Bentley was my world for quite some time.  But then one day something changed inside me, and the tempting poisons of all things superficial started to sparkle more than they ever had before.  I just became much too wrapped up in my own little selfish world to want to be part of his anymore.  But why does this have to happen? Why must life force us to bloat in our own self-absorption, even for a moment?

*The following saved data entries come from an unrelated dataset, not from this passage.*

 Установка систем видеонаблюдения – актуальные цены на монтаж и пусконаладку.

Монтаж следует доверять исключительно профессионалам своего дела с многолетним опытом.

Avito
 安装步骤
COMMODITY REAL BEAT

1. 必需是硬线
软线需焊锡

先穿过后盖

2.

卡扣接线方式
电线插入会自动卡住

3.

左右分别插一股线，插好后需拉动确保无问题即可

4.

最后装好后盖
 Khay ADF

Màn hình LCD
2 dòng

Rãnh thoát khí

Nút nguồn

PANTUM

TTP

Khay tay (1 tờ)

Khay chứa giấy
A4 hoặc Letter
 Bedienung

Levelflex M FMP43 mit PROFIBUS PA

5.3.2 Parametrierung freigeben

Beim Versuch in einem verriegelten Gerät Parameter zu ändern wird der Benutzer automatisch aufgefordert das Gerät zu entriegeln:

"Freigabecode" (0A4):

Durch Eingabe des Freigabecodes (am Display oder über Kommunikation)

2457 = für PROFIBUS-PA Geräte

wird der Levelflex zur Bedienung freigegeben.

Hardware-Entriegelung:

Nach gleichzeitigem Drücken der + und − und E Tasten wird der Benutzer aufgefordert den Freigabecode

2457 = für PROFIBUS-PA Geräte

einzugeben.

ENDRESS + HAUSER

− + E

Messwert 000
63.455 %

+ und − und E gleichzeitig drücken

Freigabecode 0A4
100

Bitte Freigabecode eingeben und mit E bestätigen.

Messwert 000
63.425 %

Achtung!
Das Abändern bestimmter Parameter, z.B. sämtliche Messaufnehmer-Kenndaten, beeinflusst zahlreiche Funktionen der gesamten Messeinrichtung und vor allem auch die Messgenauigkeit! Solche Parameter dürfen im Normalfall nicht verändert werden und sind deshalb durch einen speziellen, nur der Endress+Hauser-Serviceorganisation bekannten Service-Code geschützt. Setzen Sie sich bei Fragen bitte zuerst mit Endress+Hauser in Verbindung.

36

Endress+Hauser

I guess it's all about pulling away and rebelling against anything and everything that makes us feel the least bit dependent.  It's just too bad that when maturity finally shakes us awake from our egocentric teenage comas, that sometimes those precious things are gone forever. 

I had always found it sad that my youngest brother couldn't have had more time with him.  But unfortunately, he's the one who found him lying there lifeless, being much too young to even understand what was wrong.  By then I was in college, still more concerned with boys and partying to pay too much attention at all, to the passing of my one-time best friend.   I had changed so much from that innocent seven-year-old version of myself who had adopted Bentley a lifetime ago.  A girl who would have at one time, simply been inconsolable upon the news of his death. 

The thing that I will always remember about Bentley was his unusual, almost non-existent bark.  His former owner had ignorantly removed his larynx in hopes it would silence him, leaving my poor dog with nothing but a raspy sort of cough which would be continually mocked throughout his short life.  But to me, the sound of his voice couldn't have been louder; its beautiful pitch still echoing throughout my mind to this very day, forever reminding me of how influential he truly was.